Monsieur et Madame [Y] reconnaissent quant à eux un trop perçu de charge d’un montant de 279,31 euros au titre des taxes d’ordures ménagères 2022, 2023 et 2024. Madame [G] [W] ne demande à ce titre que le remboursement de la somme de 233,35 euros, somme qui sera retenue, le juge ne pouvant aller au delà des demandes des parties.
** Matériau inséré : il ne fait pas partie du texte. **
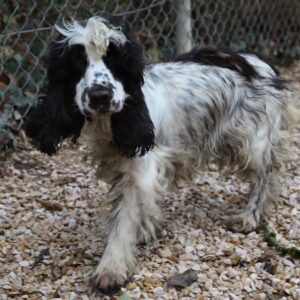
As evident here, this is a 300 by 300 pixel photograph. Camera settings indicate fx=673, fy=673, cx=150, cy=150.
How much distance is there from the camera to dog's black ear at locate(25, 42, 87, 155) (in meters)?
3.01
Il s’évince de l’ensemble de ces éléments que Monsieur et Madame [Y] restent devoir à Madame [G] [W] la somme de 824,94 euros :
— montant du dépôt de garantie ……………………………………………………………………………………………… 700,00
— trop perçu de charges …………………………………………………………………………………………………………. 233,35
— arriéré locatif …………………………………………………………………………………………………………………….- 108,41
Il convient par conséquent de condamner solidairement Madame [X] [Y] et Monsieur [Z] [Y] à payer à Madame [G] [W] la somme de 824,94 euros au titre de la restitution du montant du dépôt de garantie et du trop perçu de charges après déduction de l’arriéré locatif.
— > Sur la demande au titre de la majoration légale
Il s’évince des éléments repris ci-dessus que le montant des réparations locatives auquel Madame [G] [W] était redevable s’élevait à la somme de 630 euros, outre un solde au titre du loyer de novembre 2024.
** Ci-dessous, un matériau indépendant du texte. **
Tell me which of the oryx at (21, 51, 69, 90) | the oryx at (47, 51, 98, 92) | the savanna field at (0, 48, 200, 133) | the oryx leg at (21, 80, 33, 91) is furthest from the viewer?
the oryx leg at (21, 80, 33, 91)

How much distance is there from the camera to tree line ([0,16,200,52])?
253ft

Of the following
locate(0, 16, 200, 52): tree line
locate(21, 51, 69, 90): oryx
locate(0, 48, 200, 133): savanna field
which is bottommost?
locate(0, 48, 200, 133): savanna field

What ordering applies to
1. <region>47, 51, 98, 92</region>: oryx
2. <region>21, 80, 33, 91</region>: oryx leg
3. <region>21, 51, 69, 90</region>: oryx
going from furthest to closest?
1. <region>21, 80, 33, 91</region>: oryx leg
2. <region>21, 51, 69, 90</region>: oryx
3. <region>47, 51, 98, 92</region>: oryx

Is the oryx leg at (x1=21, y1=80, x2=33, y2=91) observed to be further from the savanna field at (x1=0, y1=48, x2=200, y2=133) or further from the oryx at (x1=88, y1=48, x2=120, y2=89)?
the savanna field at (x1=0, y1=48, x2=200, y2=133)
Si la restitution du montant du dépôt de garantie est ordonnée, c’est uniquement au regard de l’indemnisation d’ores et déjà perçue par les époux [Y] de ACTION LOGEMENT SERVICES au titre du dispositif de cautionnement Visale, à savoir 1440 euros montant du dépôt de garantie non compris, d’un montant supérieur à l’évaluation faite par la présente juridiction, et pour laquelle ACTION LOGEMENT SERVICES est subrogée dans les droits des époux [Y].
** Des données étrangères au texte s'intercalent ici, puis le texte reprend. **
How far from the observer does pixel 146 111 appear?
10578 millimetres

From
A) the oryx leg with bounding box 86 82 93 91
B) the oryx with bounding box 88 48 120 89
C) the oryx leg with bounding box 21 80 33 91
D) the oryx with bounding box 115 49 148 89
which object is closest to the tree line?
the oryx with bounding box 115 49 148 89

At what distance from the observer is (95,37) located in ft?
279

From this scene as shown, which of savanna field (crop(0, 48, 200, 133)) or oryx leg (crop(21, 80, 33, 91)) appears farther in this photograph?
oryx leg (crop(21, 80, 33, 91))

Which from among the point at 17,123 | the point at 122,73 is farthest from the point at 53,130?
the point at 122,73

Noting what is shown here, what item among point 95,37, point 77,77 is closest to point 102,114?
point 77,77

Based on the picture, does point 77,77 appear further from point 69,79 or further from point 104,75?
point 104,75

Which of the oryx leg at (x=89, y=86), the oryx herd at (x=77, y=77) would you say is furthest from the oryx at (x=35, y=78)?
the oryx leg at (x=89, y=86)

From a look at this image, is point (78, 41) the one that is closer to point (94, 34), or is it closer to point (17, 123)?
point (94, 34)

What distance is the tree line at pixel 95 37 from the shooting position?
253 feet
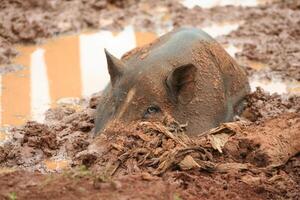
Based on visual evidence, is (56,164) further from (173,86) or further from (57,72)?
(57,72)

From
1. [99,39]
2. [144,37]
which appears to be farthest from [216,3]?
[99,39]

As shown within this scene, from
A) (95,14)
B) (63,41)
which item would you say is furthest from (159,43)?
(95,14)

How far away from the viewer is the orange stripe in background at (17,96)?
27.8 feet

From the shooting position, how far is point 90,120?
26.5 ft

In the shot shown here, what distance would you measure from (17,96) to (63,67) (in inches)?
44.0

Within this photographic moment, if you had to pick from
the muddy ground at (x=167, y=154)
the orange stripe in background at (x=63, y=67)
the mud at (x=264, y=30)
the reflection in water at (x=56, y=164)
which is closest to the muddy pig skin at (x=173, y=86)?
the muddy ground at (x=167, y=154)

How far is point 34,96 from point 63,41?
2.02m

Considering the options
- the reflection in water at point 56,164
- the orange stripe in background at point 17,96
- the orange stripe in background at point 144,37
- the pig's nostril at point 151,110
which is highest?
the orange stripe in background at point 144,37

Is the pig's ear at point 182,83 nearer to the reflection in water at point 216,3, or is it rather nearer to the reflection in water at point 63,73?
the reflection in water at point 63,73

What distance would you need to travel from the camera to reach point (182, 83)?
23.9 ft

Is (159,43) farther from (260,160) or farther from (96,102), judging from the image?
(260,160)

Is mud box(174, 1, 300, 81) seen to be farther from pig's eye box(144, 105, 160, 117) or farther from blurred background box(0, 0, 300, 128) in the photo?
pig's eye box(144, 105, 160, 117)

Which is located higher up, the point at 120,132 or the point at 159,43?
the point at 159,43

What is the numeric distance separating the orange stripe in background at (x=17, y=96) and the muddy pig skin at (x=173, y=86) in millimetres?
1227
Ensuite de la libération des lieux par Madame [G] [W] et au regard de l’évaluation des dommages opérée par ACTION LOGEMENT SERVICES, les époux [Y] ont pu de bonne foi conserver le montant du dépôt de garantie, et en ont d’ailleurs avisé Madame [G] [W] par lettre recommandée datée du 18 janvier 2025, soit dans le délai prévu par la loi, quand bien même le présent jugement évalue à une somme moindre le montant réellement du au titre des réparations locatives.
Partant, il n’y a pas lieu de faire application de la majoration prévu par l’article 22 de la loi du 6 juillet 1989 et Madame [G] [W] sera déboutée de sa demande de chef.
Sur la demande d’opposabilité du jugement à [Localité 4]
En l’espèce, la demande de Madame [G] [W] n’est fondée sur aucun moyen et « Visale » , ou la personne morale de laquelle dépend ce dispositif, n’a en tout état de cause pas été mis dans la cause.
Partant, il convient de rejeter la demande de ce chef.
Sur les demandes accessoires
En application des dispositions de l’article 696 du code de procédure civile, Monsieur et Madame [Y], partie perdante, seront condamnés in solidum aux dépens.
Il convient par ailleurs de condamner Madame [X] [Y] et Monsieur [Z] [Y] à payer à Madame [G] [W] la somme de 850 euros au titre de l’article 700 du code de procédure civile.
PAR CES MOTIFS
Le juge des contentieux de la protection, statuant après débats en audience publique, par jugement contradictoire en dernier ressort, rendu par mise à disposition du greffe,
CONDAMNE solidairement Madame [X] [Y] et Monsieur [Z] [Y] à payer à Madame [G] [W] la somme de 824,94 euros au titre de la restitution du montant du dépôt de garantie et du trop perçu de charges, après déduction de l’arriéré locatif ;
DEBOUTE Madame [G] [W] de sa demande de majoration légale fondée sur l’article 22 de la loi du 6 juillet 1989 ;
DEBOUTE Madame [X] [Y] et Monsieur [Z] [Y] de leur demande reconventionnelle en paiement ;
DEBOUTE Madame [G] [W] de sa demande d’opposabilité du jugement à « Visale » ;
CONDAMNE in solidum Madame [X] [Y] et Monsieur [Z] [Y] à payer à Madame [G] [W] la somme de 850 euros au titre de l’article 700 du code de procédure civile ;
CONDAMNE in solidum Madame [X] [Y] et Monsieur [Z] [Y] aux dépens.